With respect to the higher levels of the mind, there is an ancillary hypothesis to the standard model that they are defined purely by the knowledge and skills that are acquired and processed by the architecture. In simple terms, the hypothesis is that intelligent behavior arises from a combination of an implementation of a cognitive architecture plus knowledge and skills. Processing at the higher levels then amounts to sequences of these interactions over time. Even complex cognitive capabilities--such as natural language processing (as, for example, discussed in another article in this special issue--McShane ) and planning--are hypothesized to be constructed in such a fashion, rather than existing as distinct modules at higher levels. Specific mechanisms can sometimes be decomposed at multiple levels: for example, Forbus and Hinrichs' (2017, this issue) analogy process can be decomposed into a SME mechanism located at least partly at the deliberate act level, together with attendant search processes such as MAC/FAC and SAGE that operate at higher levels and could be decomposed into primitive acts.
The lower levels of the mind--in the biological band or its artificial equivalent--both implement and constrain the cognitive architecture. As the hierarchy shows, the concept of a cognitive architecture, and thus a standard model, need not be incompatible with neural modeling. Moreover, there is potential not only for compatibility, but also for useful complementarity. Aspects of neural processing, such as generalization from distributed representations, have been captured in cognitive architectures in the form of subsymbolic statistical mechanisms. Conversely, the standard model can define an architectural structure that can be beneficial in organizing and supplementing mechanisms such as deep learning when, for example, the need is recognized to move beyond the simple memory capabilities provided by feedforward or recurrent neural networks (for example, Vinokurov et al. ). Furthermore, the traditional notion of a fixed cognitive architecture has always been tempered by the idea that it is fixed only relative to the time scale of normal reasoning processes, leaving open the possibility that a symbol system could emerge or change during development rather than necessarily being in place at birth.
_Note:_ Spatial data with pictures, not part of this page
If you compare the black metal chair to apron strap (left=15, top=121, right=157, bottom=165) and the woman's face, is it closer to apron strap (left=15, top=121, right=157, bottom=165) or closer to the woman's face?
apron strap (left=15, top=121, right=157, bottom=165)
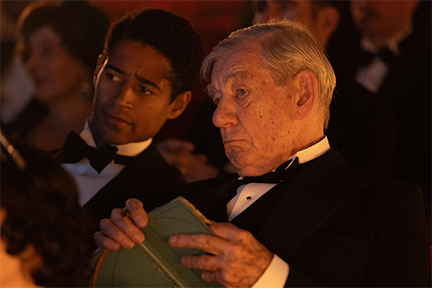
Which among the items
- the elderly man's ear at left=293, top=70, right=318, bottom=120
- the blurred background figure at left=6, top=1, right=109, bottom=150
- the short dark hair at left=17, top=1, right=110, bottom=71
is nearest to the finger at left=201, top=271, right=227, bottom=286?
the elderly man's ear at left=293, top=70, right=318, bottom=120

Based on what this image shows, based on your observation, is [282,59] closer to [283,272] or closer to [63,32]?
[283,272]

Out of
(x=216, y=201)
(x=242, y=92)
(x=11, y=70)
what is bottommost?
(x=11, y=70)

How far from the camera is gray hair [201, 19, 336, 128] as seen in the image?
75.2 inches

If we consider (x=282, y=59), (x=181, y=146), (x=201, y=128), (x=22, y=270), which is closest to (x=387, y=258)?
(x=282, y=59)

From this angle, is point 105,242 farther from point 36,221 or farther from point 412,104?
point 412,104

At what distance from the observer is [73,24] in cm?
366

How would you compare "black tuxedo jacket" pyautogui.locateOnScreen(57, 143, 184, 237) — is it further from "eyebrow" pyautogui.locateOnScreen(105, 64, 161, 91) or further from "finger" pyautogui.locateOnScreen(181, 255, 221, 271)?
"finger" pyautogui.locateOnScreen(181, 255, 221, 271)

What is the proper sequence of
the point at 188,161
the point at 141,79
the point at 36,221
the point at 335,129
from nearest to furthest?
1. the point at 36,221
2. the point at 141,79
3. the point at 335,129
4. the point at 188,161

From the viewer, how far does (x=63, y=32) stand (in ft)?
12.0

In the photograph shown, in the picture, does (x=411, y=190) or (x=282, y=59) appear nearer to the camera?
(x=411, y=190)

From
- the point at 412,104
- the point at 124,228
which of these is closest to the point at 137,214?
the point at 124,228

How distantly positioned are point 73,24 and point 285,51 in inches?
83.9

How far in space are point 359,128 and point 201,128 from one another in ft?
3.26

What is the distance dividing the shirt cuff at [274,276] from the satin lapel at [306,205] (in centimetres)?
10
The concept of cognitive architecture originated in Newell's even earlier criticism of task-specific models that induce a fragmented approach to cognitive science and the consequent difficulty of making cumulative progress (Newell 1973). As a solution, he advanced the concept of an integrated model of human cognition on top of which models of specific tasks could be developed in terms of a common set of mechanisms and representations, with the ultimate goal of achieving Unified Theories of Cognition (Newell 1990). Like a computer architecture, a cognitive architecture defines a general purpose computational device capable of running programs on data. The key differences are that: (1) the kinds of programs and data to be supported in cognitive architectures are limited to those appropriate for humanlike intelligent behavior; and (2) the programs and data are ultimately intended to be acquired automatically from experience--that is, learned--rather than programmed, aside from possibly a limited set of innate programs. Cognitive architectures thus induce languages, just as do computer architectures, but they are languages geared toward yielding learnable intelligent behavior, in the form of knowledge and skills. This is what distinguishes a cognitive architecture from an arbitrary--yet potentially quite useful--programming language.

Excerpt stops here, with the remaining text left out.